Abstract

Most of what we collectively think we know about the Japanese economy is urban legend. In fact: - The keiretsu do not exist, and never did. An entrepreneurial research institute in the 1950s created the rosters to sell to Marxist economists looking for the monopoly capital that their theory told them would dominate their bourgeois capitalist world. Western scholars hoping for examples of culture-specific forms of economic organization then brought them back to the U.S. - The zaibatsu did not succeed pre-war because they bought politicians, exploited the poor, or manipulated disfunctional capital markets. They succeeded for all the usual varied reasons a few firms succeed in any modern economy. They acquired the (pejorative) zaibatsu label because they happened to be thriving when muckraking journalists in the 1920s and 30s came looking for someone to blame for the depression. - Japanese firms have no main bank system, and never did. Economists popularized the idea as an anecdote on which to peg their mathematical models, and non-economists use it (like the keiretsu) as yet another putatively culture-bound economic phenomenon. - Japanese firms are neither short of outside directors nor badly governed.

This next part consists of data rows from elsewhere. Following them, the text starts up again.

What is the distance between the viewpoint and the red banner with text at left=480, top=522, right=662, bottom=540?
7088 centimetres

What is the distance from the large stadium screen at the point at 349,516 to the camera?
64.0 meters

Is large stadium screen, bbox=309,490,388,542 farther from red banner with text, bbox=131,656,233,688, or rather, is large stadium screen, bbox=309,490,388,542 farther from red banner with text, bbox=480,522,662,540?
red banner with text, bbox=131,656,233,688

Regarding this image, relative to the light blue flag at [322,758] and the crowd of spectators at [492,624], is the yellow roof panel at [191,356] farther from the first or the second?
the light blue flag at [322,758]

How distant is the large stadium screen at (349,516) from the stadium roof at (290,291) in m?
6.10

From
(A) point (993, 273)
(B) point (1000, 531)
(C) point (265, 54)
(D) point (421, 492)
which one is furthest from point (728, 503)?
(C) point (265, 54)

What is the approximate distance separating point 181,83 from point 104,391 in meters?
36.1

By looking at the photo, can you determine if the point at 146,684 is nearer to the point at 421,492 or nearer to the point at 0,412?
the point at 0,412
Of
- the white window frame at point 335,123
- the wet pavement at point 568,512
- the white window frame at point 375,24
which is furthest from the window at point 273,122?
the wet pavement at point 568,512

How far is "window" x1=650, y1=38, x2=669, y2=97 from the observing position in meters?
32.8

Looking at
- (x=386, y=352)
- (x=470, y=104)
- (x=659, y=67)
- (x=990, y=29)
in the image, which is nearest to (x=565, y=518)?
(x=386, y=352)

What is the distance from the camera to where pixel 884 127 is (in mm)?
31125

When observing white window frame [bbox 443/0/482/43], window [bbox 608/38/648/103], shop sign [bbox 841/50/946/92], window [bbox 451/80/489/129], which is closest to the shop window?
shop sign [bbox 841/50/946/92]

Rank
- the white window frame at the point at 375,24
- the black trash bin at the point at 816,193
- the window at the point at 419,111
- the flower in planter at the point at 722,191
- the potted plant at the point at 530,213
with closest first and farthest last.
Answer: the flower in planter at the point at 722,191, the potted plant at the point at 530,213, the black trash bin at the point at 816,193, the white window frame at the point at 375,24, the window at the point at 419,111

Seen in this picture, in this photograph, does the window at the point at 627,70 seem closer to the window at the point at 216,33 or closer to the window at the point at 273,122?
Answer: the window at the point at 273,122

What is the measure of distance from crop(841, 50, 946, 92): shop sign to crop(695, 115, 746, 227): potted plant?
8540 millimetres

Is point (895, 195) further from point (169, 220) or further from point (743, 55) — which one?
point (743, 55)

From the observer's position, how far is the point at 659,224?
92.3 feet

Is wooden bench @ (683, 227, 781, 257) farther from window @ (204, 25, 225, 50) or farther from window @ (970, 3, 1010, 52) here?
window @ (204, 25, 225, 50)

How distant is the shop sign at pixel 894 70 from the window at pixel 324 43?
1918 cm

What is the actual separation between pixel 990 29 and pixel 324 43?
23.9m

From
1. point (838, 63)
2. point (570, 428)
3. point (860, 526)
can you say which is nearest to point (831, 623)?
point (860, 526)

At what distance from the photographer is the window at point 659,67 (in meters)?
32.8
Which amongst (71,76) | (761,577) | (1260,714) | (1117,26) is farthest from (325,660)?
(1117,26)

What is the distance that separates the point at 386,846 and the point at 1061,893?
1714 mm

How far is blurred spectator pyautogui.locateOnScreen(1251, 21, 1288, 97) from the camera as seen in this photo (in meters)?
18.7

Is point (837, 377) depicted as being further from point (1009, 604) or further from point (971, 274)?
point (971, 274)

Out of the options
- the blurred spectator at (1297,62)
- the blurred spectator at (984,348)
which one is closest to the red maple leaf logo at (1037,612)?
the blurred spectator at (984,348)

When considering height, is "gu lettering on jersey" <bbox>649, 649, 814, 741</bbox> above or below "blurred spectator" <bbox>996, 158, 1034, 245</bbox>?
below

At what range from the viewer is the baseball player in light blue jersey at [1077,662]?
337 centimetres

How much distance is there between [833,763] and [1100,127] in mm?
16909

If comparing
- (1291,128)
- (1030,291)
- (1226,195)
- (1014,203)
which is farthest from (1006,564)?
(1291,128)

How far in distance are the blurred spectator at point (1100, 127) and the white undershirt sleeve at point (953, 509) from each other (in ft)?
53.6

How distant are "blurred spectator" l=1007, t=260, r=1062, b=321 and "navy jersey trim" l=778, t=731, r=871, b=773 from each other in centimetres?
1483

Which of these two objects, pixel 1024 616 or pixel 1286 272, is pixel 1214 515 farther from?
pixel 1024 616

The charges simply represent yet another variant on populist journalism. Like firms in other competitive capitalist countries, Japanese firms survive only if they adopt governance mechanisms appropriate to the markets within which they must compete. - The Japanese government never seriously guided or intervened in the Japanese economy. When the economy boomed, politicians and bureaucrats did take credit. They had created the success through their own far-sighted leadership, they claimed. Marxist scholars dominated Japanese social science departments, and they were not about to suggest instead that market competition might account for the success. Happy as they were to find an example of successful government intervention, neither were most Western scholars of Japan.